▶ OBJECTIVE: Give an exact transcription of every line, dropping the images.

▶ EXTRACTED INFORMATION:
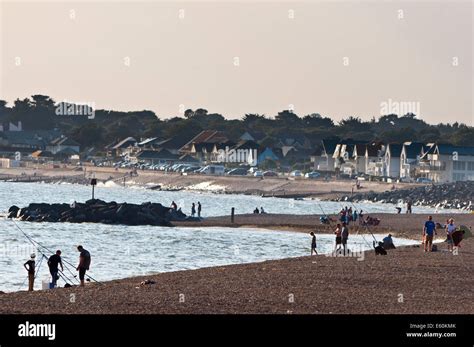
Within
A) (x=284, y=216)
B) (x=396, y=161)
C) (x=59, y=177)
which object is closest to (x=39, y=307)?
(x=284, y=216)

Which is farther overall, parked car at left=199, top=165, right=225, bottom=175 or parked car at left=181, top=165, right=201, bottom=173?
parked car at left=181, top=165, right=201, bottom=173

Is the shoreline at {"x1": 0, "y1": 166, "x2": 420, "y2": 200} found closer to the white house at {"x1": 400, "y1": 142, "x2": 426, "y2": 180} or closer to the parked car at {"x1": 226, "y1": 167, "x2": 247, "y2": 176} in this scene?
the parked car at {"x1": 226, "y1": 167, "x2": 247, "y2": 176}

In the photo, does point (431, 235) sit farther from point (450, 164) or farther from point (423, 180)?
point (450, 164)

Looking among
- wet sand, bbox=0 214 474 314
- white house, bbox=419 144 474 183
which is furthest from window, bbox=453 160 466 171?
wet sand, bbox=0 214 474 314

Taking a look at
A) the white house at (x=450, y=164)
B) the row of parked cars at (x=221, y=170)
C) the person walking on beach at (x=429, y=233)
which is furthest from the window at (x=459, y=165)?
the person walking on beach at (x=429, y=233)

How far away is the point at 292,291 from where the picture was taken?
25.4 metres

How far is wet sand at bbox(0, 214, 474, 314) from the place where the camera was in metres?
22.4

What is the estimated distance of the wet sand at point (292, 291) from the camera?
22422 millimetres

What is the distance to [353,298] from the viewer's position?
2412cm

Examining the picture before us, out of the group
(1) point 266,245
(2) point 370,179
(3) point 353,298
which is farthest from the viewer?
(2) point 370,179

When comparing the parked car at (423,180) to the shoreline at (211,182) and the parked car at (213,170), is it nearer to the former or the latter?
the shoreline at (211,182)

▶ RIGHT ANSWER:
Within
A) (x=284, y=216)
B) (x=396, y=161)
C) (x=59, y=177)
which object is closest to (x=39, y=307)?
(x=284, y=216)

Which is farther overall, parked car at left=199, top=165, right=225, bottom=175 or parked car at left=181, top=165, right=201, bottom=173?
parked car at left=181, top=165, right=201, bottom=173

Is the shoreline at {"x1": 0, "y1": 166, "x2": 420, "y2": 200} found closer to the white house at {"x1": 400, "y1": 142, "x2": 426, "y2": 180} or closer to the parked car at {"x1": 226, "y1": 167, "x2": 247, "y2": 176} in this scene?
the parked car at {"x1": 226, "y1": 167, "x2": 247, "y2": 176}

In the photo, does point (431, 235) sit farther from point (450, 164) or farther from point (423, 180)?
point (450, 164)

Looking among
- wet sand, bbox=0 214 474 314
- white house, bbox=419 144 474 183
which is furthest from window, bbox=453 160 466 171?
wet sand, bbox=0 214 474 314

Taking a look at
A) the white house at (x=450, y=164)
B) the row of parked cars at (x=221, y=170)
C) the person walking on beach at (x=429, y=233)
which is furthest from the window at (x=459, y=165)?
the person walking on beach at (x=429, y=233)

How far away is the point at 292,291 from where the picture was taken?
25.4 metres

How far is wet sand at bbox(0, 214, 474, 314) from the place where the camera was in metres?
22.4

What is the estimated distance of the wet sand at point (292, 291) from the camera?
22422 millimetres

What is the distance to [353,298] from the viewer's position?
2412cm

Examining the picture before us, out of the group
(1) point 266,245
(2) point 370,179
(3) point 353,298
which is farthest from the viewer?
(2) point 370,179

When comparing the parked car at (423,180) to the shoreline at (211,182) and the parked car at (213,170), is it nearer to the former or the latter?
the shoreline at (211,182)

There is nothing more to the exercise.